Dans le cas de Jorge Bergoglio, archevêque de Buenos Aires devenu François en mars, ce fut plus rapide que ne le pronostiquaient les turfistes des soutanes. Après la surprenante renonciation de Benoît XVI, la première en 700 ans d’Eglise catholique, François fut donc proclamé. «Habemus papam». Fumée blanche, puis ferveur populaire à Saint-Pierre. Grand moment de cette année écoulée, sur laquelle nous revenons ces deux semaines.

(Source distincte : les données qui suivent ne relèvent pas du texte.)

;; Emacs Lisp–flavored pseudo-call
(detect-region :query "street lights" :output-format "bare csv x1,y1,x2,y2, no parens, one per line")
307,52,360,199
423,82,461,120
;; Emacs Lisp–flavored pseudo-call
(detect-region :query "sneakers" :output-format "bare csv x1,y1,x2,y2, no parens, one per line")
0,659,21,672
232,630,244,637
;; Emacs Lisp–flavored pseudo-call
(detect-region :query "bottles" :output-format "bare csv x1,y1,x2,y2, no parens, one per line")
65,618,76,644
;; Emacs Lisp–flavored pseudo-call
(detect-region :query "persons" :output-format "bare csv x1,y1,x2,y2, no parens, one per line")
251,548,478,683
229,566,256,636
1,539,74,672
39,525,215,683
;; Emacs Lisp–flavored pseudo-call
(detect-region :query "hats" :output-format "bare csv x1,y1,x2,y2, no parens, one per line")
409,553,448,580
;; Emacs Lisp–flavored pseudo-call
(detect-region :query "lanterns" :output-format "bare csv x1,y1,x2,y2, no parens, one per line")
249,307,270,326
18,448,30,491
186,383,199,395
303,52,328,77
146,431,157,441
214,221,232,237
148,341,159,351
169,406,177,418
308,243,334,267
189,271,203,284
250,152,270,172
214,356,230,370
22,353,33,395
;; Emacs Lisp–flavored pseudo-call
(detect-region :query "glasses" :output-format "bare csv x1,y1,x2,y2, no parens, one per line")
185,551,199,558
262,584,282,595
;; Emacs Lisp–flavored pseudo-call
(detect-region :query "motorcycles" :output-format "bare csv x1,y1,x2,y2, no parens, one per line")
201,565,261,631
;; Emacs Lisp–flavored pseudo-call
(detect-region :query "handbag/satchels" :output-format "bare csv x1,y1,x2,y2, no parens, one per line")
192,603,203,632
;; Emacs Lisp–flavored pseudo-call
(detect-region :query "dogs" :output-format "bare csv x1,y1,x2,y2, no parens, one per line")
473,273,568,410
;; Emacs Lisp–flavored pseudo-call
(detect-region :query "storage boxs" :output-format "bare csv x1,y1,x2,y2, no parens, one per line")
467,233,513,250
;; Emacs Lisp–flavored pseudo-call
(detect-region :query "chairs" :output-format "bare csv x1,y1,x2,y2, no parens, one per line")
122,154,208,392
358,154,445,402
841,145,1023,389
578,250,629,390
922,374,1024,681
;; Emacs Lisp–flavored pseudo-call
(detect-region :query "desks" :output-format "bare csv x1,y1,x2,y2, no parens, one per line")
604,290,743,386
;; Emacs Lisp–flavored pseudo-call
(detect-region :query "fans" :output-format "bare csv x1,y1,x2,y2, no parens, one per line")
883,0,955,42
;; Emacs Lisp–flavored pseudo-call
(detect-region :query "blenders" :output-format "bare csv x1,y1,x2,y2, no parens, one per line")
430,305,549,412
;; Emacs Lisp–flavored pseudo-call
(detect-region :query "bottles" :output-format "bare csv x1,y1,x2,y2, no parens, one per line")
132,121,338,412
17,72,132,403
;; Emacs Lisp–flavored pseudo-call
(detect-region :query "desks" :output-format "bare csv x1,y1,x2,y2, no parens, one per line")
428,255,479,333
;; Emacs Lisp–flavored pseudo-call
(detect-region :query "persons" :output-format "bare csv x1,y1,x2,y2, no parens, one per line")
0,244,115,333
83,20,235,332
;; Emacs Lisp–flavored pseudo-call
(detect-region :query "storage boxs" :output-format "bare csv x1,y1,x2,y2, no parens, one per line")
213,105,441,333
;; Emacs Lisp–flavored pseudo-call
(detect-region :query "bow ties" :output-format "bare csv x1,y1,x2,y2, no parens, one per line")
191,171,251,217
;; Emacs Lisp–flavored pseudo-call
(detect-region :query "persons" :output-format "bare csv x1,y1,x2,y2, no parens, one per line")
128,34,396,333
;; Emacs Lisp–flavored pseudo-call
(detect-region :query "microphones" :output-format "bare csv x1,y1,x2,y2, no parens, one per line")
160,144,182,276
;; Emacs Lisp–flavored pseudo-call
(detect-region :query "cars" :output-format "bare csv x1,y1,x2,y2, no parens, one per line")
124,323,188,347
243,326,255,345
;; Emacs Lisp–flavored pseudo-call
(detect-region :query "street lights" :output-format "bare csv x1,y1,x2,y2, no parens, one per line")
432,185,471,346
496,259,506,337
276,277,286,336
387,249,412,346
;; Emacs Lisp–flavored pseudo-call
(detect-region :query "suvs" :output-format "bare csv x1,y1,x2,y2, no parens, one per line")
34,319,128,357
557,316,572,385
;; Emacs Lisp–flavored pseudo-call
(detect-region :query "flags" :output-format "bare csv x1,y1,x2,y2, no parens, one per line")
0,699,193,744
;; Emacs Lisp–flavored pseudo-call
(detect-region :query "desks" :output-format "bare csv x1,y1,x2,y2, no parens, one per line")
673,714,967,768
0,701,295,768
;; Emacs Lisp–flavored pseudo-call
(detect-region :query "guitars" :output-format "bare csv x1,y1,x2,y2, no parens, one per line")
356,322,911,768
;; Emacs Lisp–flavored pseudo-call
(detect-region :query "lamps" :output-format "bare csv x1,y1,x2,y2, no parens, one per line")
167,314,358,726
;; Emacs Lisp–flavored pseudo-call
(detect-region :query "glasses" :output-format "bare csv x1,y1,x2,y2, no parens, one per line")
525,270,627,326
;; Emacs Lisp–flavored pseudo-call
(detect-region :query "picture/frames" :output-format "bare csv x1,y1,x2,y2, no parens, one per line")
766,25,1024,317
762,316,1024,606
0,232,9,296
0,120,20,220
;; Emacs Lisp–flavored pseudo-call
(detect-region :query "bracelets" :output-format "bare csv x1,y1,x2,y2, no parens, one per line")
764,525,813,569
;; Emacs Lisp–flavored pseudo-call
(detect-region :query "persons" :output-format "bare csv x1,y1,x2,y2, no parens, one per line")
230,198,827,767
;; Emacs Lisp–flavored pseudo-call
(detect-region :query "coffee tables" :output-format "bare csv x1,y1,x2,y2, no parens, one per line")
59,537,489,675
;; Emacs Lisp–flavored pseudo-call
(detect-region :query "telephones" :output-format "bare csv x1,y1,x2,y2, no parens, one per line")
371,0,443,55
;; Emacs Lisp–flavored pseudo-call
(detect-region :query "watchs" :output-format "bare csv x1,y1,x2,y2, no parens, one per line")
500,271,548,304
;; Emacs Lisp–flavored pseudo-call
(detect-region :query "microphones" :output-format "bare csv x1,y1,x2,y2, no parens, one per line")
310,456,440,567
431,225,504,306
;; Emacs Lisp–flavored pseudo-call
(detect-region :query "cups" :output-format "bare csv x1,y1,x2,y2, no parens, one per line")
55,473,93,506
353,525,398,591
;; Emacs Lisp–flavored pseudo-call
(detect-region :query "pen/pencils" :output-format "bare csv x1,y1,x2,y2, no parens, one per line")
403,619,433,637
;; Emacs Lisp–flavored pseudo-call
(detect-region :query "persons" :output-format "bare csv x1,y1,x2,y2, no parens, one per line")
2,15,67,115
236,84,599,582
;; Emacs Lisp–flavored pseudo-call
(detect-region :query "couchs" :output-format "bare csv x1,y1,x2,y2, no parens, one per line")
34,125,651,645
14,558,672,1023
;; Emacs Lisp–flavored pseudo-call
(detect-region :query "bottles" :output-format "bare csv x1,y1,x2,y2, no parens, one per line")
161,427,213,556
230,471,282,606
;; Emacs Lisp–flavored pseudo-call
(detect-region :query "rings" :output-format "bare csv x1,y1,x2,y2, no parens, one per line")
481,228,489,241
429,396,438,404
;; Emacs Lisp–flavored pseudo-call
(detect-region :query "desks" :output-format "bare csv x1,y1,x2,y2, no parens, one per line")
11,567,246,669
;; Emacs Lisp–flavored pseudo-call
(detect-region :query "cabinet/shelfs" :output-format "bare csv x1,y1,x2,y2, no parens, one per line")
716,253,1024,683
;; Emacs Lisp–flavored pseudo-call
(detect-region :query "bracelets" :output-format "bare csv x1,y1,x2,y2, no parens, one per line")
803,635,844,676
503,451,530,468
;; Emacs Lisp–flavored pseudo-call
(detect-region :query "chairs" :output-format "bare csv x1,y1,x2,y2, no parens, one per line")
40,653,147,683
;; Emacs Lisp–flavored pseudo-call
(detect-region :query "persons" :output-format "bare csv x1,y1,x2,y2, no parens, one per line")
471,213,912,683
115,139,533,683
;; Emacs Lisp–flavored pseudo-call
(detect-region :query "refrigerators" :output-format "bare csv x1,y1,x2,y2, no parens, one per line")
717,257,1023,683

L’édition de L’Encyclopédie de 1751 précisait le rôle du conclaviste avec une neutralité de ton qui l’honore encore, même s’il y avait sans doute quelque perfidie laïcisante bien camouflée: «Quoique la qualité de domestique présente une idée humiliante, les fonctions d’un conclaviste ne le sont pas. Ces places sont fort recherchées, & nos jeunes abbés François de la plus haute distinction ne font pas difficulté de s’y assujettir, la connoissance d’un conclave étant nécessaire à un homme qui peut prétendre aux dignités ecclésiastiques les plus éminentes.» On ne résiste pas à citer la fin du texte, si délicieuse : «Quand le conclave est fini, on leur accorde [aux conclavistes, donc] ordinairement le gratis pour les bulles d’un des bénéfices consistoriaux qu’ils pourront obtenir par la suite.»

Le statut de conclaviste comme marche-pied pour une fonction plus éminente. L’assistant prenant du grade ; une ancienne histoire. Sûr, François devra se méfier. Non seulement des membres du conclave qui l’a consacré, mais aussi, de leurs petites mains.